The following presents a simplified summary of the disclosure in order to provide a basic understanding to the reader. This summary is not an extensive overview of the disclosure and it does not identify key/critical components of the present invention or delineate the scope of the present invention. Its sole purpose is to present some concepts disclosed herein in a simplified form as a prelude to the more detailed description that is presented later.

According to embodiments of the present disclosure, the present disclosure provides synonym searching systems and methods, to solve or circumvent aforesaid problems and disadvantages in the related art.

An embodiment of the present disclosure is related to a synonym searching system, and the synonym searching system includes a transmission device, a storage device and a processor. The storage device is configured to store a data governance dictionary and a natural language processing model. The processor is electrically connected to the storage device and the transmission device. The processor is configured to use the natural language processing model to search a synonym of a vocabulary from the data governance dictionary according to a definition of the vocabulary when receiving the vocabulary and the definition of the vocabulary from a user device, the transmission device is configured to receive feedback information about the synonym from the user device after the transmission device provides the synonym to the user device, and the processor is configured to use the feedback information as a token of the vocabulary for the natural language processing model.

In one embodiment of the present disclosure, the processor stores the vocabulary, the definition of the vocabulary, and a relevant data of the feedback information in the storage device to update the data governance dictionary.

In one embodiment of the present disclosure, the processor adjusts the natural language processing model based on a user uploaded data.

In one embodiment of the present disclosure, the processor modifies an output layer in the natural language processing model based on the user uploaded data, and fine-tunes parameters of multiple layers before the output layer.

In one embodiment of the present disclosure, the natural language processing model comprises at least one of a pre-trained bidirectional language model, a pre-trained unidirectional language model and a pre-trained neural network model.
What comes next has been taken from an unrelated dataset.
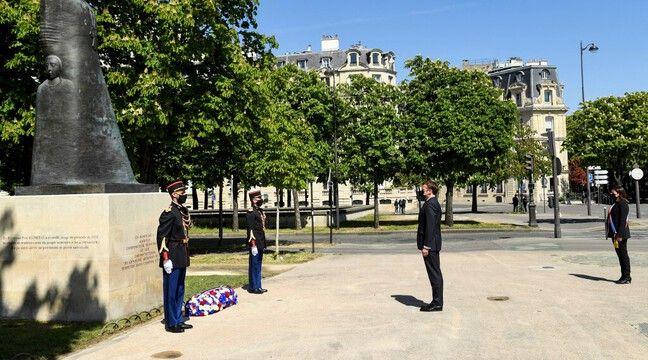 Macron se recueille devant un mémorial à Paris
Another embodiment of the present disclosure is related to a synonym searching method, and the synonym searching method includes steps of: using a natural language processing model to search a synonym of a vocabulary from a data governance dictionary according to a definition of the vocabulary when receiving the vocabulary and the definition of the vocabulary from the user device; receiving feedback information about the synonym from the user device after providing the synonym to the user device, and updating the data governance dictionary based on the vocabulary, the definition of the vocabulary, and a relevant data of the feedback information.

In one embodiment of the present disclosure, the synonym searching method further includes steps of: using the feedback information as a token of the vocabulary for the natural language processing model.

In one embodiment of the present disclosure, the synonym searching method further includes steps of: storing the vocabulary, the definition of the vocabulary and a relevant data of the synonym in the data governance dictionary when the feedback information agrees with the synonym.

In one embodiment of the present disclosure, the synonym searching method further includes steps of: modifying an output layer in the natural language processing model based on a user uploaded data, and fine-tuning parameters of multiple layers before the output layer.

In one embodiment of the present disclosure, the natural language processing model comprises at least one of a pre-trained bidirectional language model, a pre-trained unidirectional language model and a pre-trained neural network model.

In view of the above, the synonym searching system and synonym searching method of the present disclosure can solve or circumvent aforesaid problems and disadvantages in the related art, thereby reducing the possibility of errors and improving the efficiency of time and manpower.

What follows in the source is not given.